* _Work instructions_
A: Please print the CIDER spinner discussion word for word, starting at "to my config." and ending at "(run-hooks 'cider-before-eval-hook)".
B: Render this sentence from the CIDER spinner discussion in Spanish: "Watching one of your screencasts for your Clojure profiler and seeing the spinner active in the file buffer is what inspired me to look into this!"

* _Reading passage_
- - - - - - -
That's a tricky one. I remember having to modify some code inside CIDER sources to achieve that, and my changes got overwritten by an update, so I don't know how to do it anymore 😅
@alexyakushev Thanks for the response! Watching one of your screencasts for your Clojure profiler and seeing the spinner active in the file buffer is what inspired me to look into this! (It’s not as often that I have a REPL buffer visible, but knowing there’s a longer-running computation is useful feedback.) I want to thank you so much for your tools! I use them everyday. So much so that I have an emacs shortcut wrapping them to run at a key press. Including in case it’s useful to others:
(defun clojurize-last-sexp (f)
(let* ((bounds (cider-last-sexp 'bounds))
(s (cider-last-sexp))
(clojurize (concat "(" f " " s ")")))
(cider-interactive-eval clojurize nil bounds (cider--nrepl-print-request-map))))
(defun clojurize-defun-at-point (f)
(let* ((bounds (cider-defun-at-point 'bounds))
(s (cider-defun-at-point))
(clojurize (concat "(" f " " s ")")))
(cider-interactive-eval clojurize nil bounds (cider--nrepl-print-request-map))))
;; ----------------------------------------------------------------------
(defun clj-quickbench-at-point ()
(interactive)
(clojurize-defun-at-point "criterium.core/quick-bench"))
(defun clj-quickbench-last-sexp ()
(interactive)
(clojurize-last-sexp "criterium.core/quick-bench"))
So, I am able to get the spinner to display in file buffer by modifying two lines in cider-client.el, changing connection
to eval-buffer
and adding (add-hook 'cider-after-eval-done-hook 'spinner-stop)
to my config. Below is the modified function with the original lines commented out:
(defun cider-nrepl-request:eval (input callback &optional ns line column additional-params connection)
"Send the request INPUT and register the CALLBACK as the response handler.
If NS is non-nil, include it in the request. LINE and COLUMN, if non-nil,
define the position of INPUT in its buffer. ADDITIONAL-PARAMS is a plist
to be appended to the request message. CONNECTION is the connection
buffer, defaults to (cider-current-repl)."
(let ((connection (or connection (cider-current-repl nil 'ensure)))
(eval-buffer (current-buffer)))
(run-hooks 'cider-before-eval-hook)
(nrepl-request:eval input
(lambda (response)
(when cider-show-eval-spinner
;; (cider-eval-spinner connection response)
(cider-eval-spinner eval-buffer response)
)
(when (and (buffer-live-p eval-buffer)
(member "done" (nrepl-dict-get response "status")))
(with-current-buffer eval-buffer
(run-hooks 'cider-after-eval-done-hook)))
- - - - - - -
* _Dataset records_
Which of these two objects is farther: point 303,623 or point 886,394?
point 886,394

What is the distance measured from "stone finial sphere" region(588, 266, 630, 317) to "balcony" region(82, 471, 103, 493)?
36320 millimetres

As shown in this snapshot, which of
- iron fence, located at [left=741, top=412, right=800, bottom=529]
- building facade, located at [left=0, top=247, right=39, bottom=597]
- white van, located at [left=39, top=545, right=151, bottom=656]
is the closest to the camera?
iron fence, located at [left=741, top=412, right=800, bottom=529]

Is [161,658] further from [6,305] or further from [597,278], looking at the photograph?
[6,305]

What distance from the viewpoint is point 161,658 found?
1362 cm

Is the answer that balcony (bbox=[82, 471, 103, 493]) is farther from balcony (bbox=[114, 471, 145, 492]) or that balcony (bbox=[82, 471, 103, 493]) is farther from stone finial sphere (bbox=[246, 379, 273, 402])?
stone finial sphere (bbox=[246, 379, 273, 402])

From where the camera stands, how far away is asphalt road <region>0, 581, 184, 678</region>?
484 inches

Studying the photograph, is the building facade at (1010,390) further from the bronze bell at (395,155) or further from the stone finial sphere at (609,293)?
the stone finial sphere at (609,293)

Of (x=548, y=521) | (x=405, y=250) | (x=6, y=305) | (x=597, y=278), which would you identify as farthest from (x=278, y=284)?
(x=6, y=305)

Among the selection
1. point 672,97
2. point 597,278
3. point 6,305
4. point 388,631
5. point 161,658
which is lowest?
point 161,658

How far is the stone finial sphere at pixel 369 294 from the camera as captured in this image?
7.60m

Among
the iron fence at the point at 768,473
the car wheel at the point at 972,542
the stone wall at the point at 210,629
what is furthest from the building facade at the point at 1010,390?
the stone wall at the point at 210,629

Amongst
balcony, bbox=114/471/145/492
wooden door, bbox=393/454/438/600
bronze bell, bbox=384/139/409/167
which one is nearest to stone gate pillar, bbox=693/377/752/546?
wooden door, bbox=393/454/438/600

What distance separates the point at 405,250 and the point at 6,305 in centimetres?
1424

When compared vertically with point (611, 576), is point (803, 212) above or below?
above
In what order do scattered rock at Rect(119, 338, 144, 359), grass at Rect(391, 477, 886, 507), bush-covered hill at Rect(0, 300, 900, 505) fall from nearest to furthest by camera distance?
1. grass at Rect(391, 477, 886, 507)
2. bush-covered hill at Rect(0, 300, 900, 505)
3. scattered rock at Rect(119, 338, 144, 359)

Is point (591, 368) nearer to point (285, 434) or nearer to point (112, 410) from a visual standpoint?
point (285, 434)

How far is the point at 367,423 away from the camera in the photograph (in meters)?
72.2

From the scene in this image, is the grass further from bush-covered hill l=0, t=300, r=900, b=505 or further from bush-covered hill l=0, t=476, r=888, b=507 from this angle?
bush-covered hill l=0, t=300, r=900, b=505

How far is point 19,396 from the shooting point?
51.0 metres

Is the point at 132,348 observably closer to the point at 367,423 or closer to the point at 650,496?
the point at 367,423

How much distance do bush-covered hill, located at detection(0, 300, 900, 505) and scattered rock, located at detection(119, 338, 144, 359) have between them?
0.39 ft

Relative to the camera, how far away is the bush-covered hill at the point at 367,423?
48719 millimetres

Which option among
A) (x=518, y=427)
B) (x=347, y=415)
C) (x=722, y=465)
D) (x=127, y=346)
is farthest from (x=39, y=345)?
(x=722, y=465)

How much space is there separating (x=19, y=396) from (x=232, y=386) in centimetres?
- - - - - - -
* _Written responses_
A:
to my config. Below is the modified function with the original lines commented out:
(defun cider-nrepl-request:eval (input callback &optional ns line column additional-params connection)
"Send the request INPUT and register the CALLBACK as the response handler.
If NS is non-nil, include it in the request. LINE and COLUMN, if non-nil,
define the position of INPUT in its buffer. ADDITIONAL-PARAMS is a plist
to be appended to the request message. CONNECTION is the connection
buffer, defaults to (cider-current-repl)."
(let ((connection (or connection (cider-current-repl nil 'ensure)))
(eval-buffer (current-buffer)))
(run-hooks 'cider-before-eval-hook)

B: ¡Ver uno de tus screencasts sobre tu perfilador de Clojure y observar el spinner activo en el búfer del archivo es lo que me inspiró a investigar esto!